The variety of projects underway may justify the initial optimism about the Creative District, but the absence of any substantive projects for Shipley and Fourth streets, not to mention the many vacant lots and buildings in between, demonstrates how much more there is to be done.

There already are some expressions of concern. Although he is friends with many of the artists who seem to be benefiting from Creative District initiatives, Kalmbach says he’s starting to feel that the project is “a corporate-driven development tool for one of the city’s most volatile neighborhoods.”

For the effort to achieve its stated goals, he says, artists must have seats at the table as key decisions are made. “If we allow the banks to drive that conversation, if we allow the developers to drive that conversation, I know where it’s going to go.”

Aviles expresses a related concern: the importance of keeping current members of the community, both residents and businesses, in the loop. “What do you do with members of the community who are not creatives? That’s a very important conversation,” Aviles says. “The Creative District can’t happen without the participation and trust of the community.”

Semmelroth, the Creative District strategist, is mindful of these concerns. There is always the chance, she admits, that revitalization can make a neighborhood so popular that its current residents can no longer afford to live there. However, she says, “Whenever we’ve talked about housing, it has always been about vacant buildings. We’re not trying to push anyone out.”

As for the businesses, most of the smaller shopkeepers she has spoken to “are excited to have [housing] vacancies filled with potential customers.” And, she adds, “If they see things getting better, they will do more to improve their properties.”

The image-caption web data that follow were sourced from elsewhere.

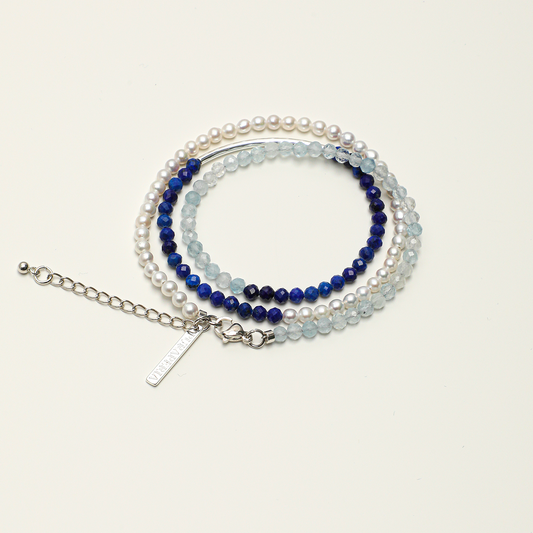 Aquamarine, lapis lazuli and pearl three-strand adjustable bracelet
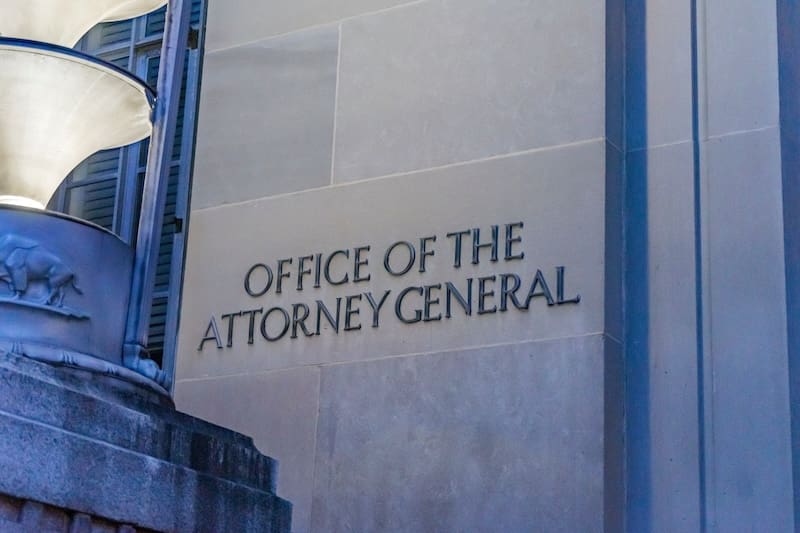 The image shows a stone building wall with the engraved text "Office of the Attorney General." A decorative stone structure with a relief motif is partially visible on the left, symbolizing Georgia's commitment to upholding its mugshot law.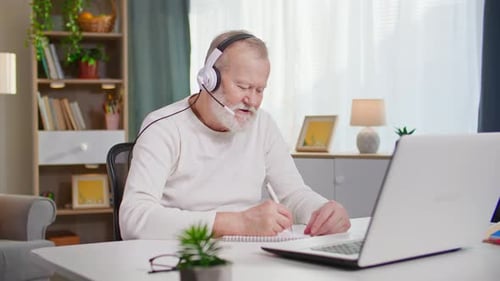 Senior Man Working at Home on Laptop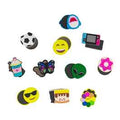 Twelve colorful magnetic slider toys featuring designs like a soccer ball, butterfly, alien, donut, and emojis.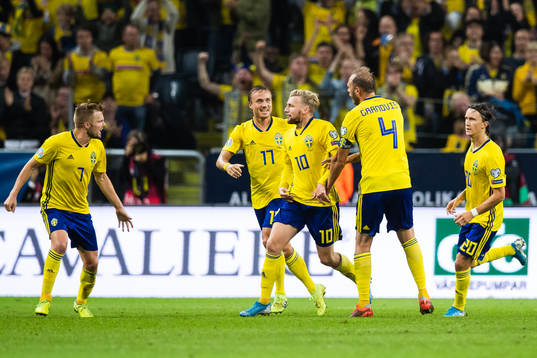 Emil Forsberg (M) celebrate with Sebastian Larsson, Pierre
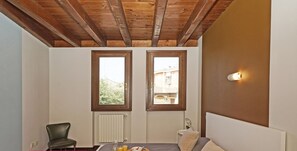 Une chambre à coucher comprenant un lit, une chaise, une table de chevet, une commode, une fenêtre et un luminaire fixé au mur.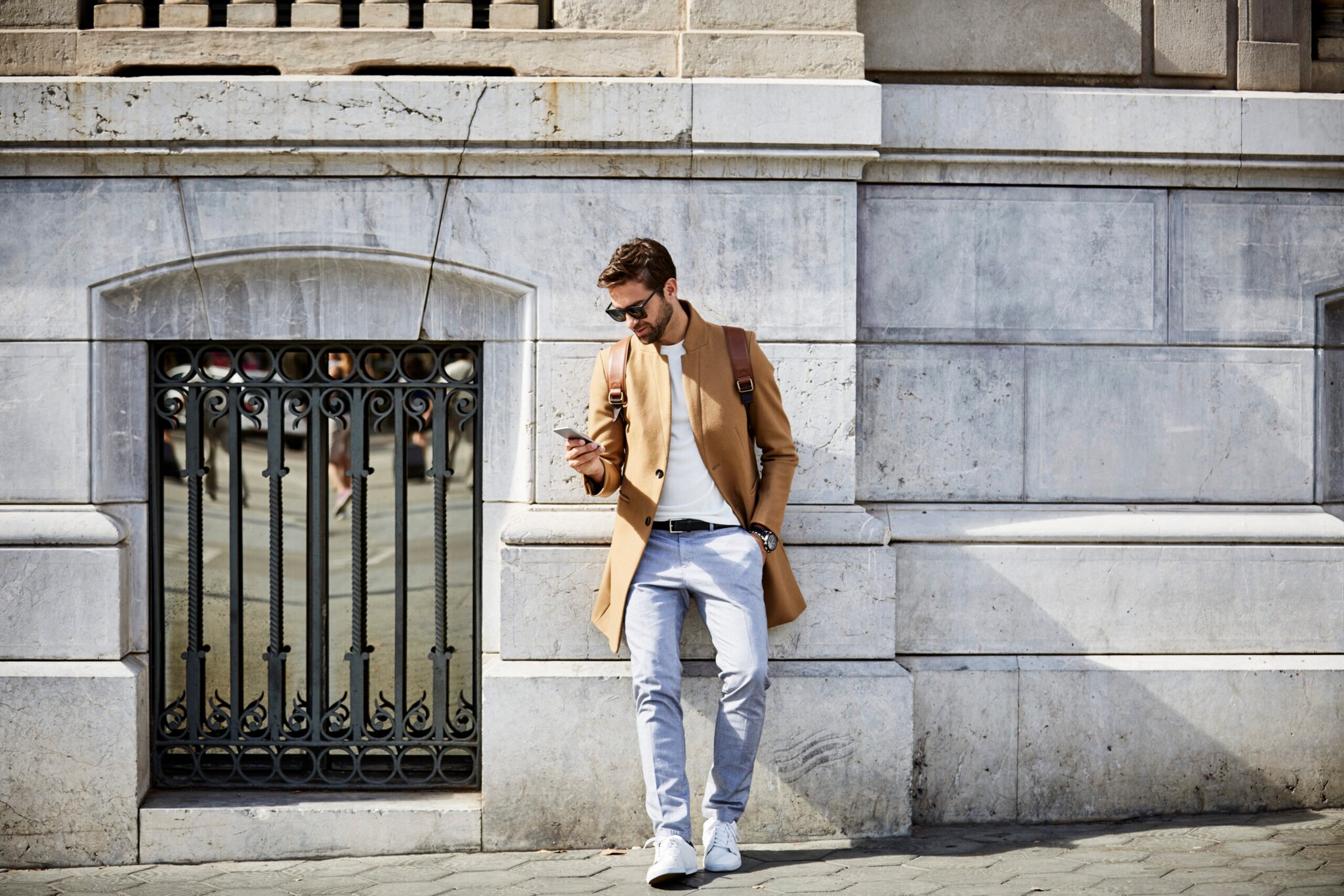 Mann mit Smartphone vor einem Gebäude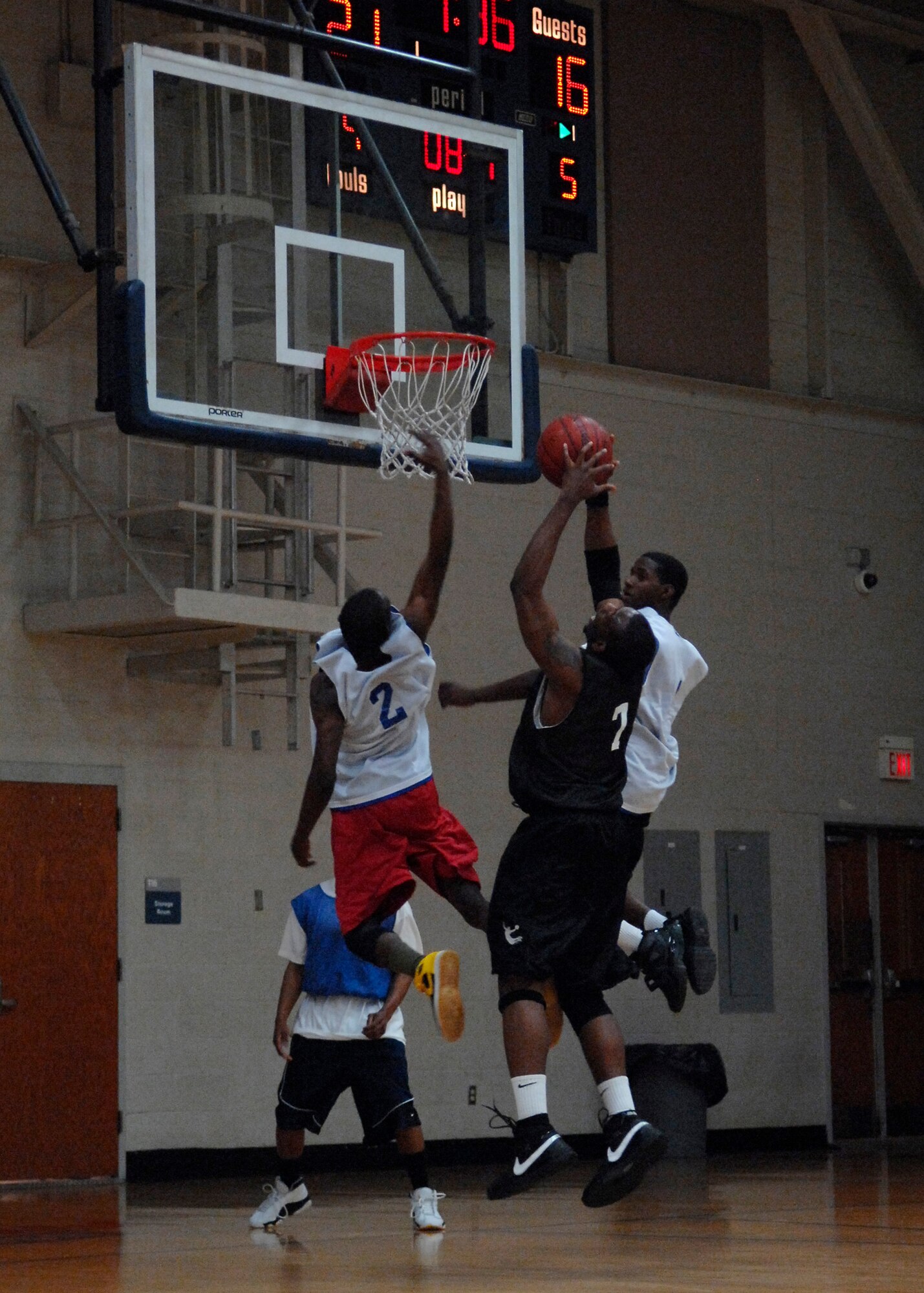 LRS 2 defenders attempt to block Lamar Hancock as he shoots the ball during the intramural basketball game at the Fitness and Sports Center Feb. 18. FSS dominated LRS 2 72-25. Hancock is a member of the 437th Force Support Squadron. (U.S. Air Force photo/Senior Airman Katie Gieratz) 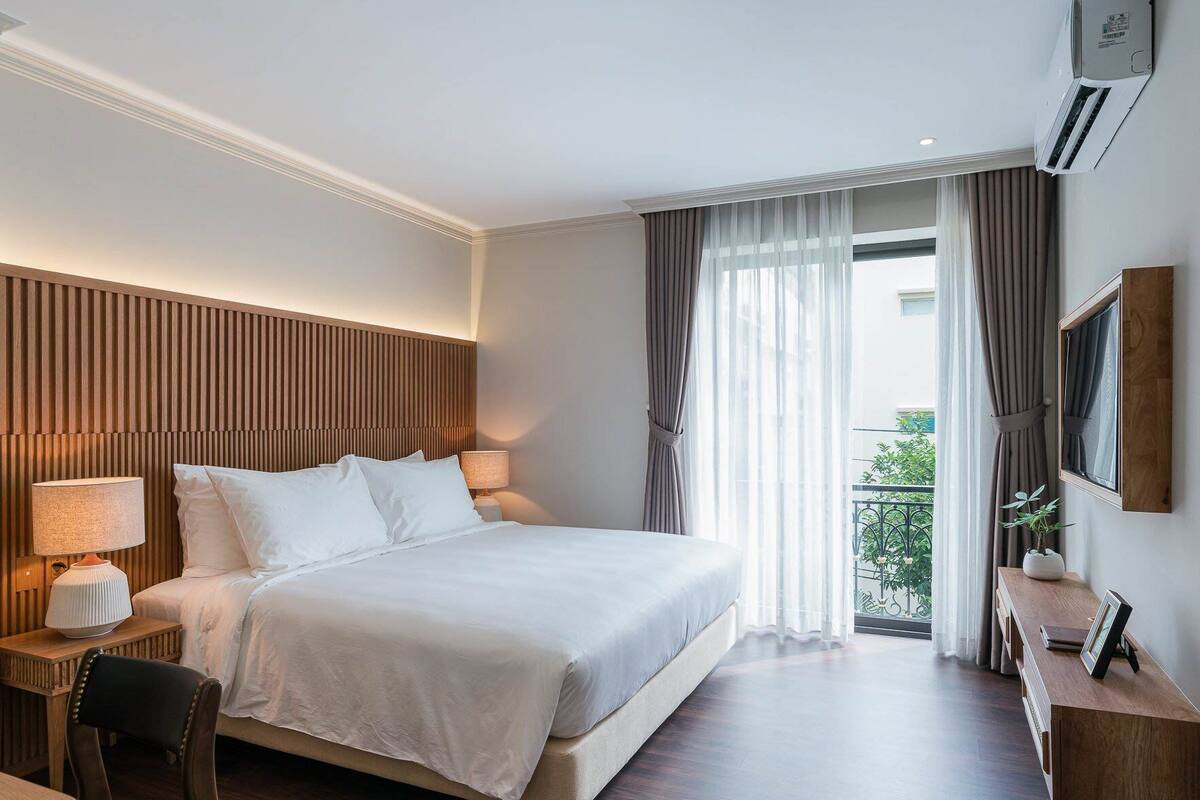 A hotel room with a large bed, two bedside tables with lamps, a wooden headboard, a small wooden dresser, a TV mounted on the wall, and a balcony with a view.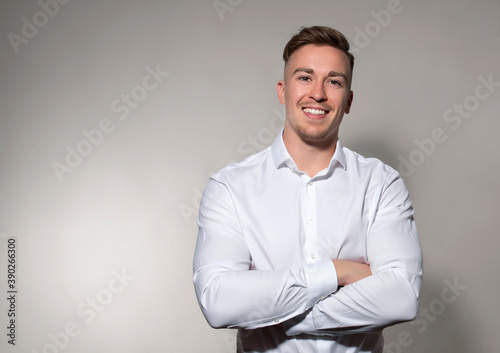 Handsome young man posing on grey background in white dress shirt while smiling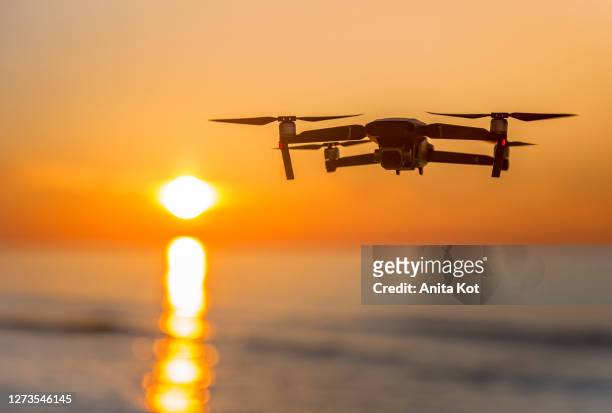 drone flying over the sea - toy helicopter stock pictures, royalty-free photos & images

But the route to revitalization, no matter how well mapped on paper, is long and can take unexpected turns. 

“I don’t think cities are ever done,” Semmelroth says. “They’re living and breathing, just like we are. They’re constantly evolving and changing.”

Colonial Parking’s Hatfield, who also sits on the Wilmington Renaissance board, sees the Riverfront’s 20 years of development as an apt basis of comparison for the Creative District. And he sees the Creative District as the logical next step to what’s happening on Market Street, where the transformation of upstairs spaces into apartments has given downtown a growing residential mass.

“Look at NextFab, the housing Interfaith is doing. People will see that real things are happening, that it’s not just a conversation, and it will just accelerate the demand and activity around it,” Hatfield says. “We’re really about 10 years away—but 10 years goes pretty quick sometimes.”

Vann, the artist, hopes activity in the Creative District spurs more investment in the city, because that will ultimately give residents more opportunities to succeed. “We’re trying to create a culture of positive energy,” he says.

“Small changes can make a big difference to get the city moving in a better direction,” designer O’Hara says.

“I think it’s just the beginning. It won’t be long before people take notice and say, ‘Wow, there’s good stuff going on in Wilmington.’ I think it’s really cool.”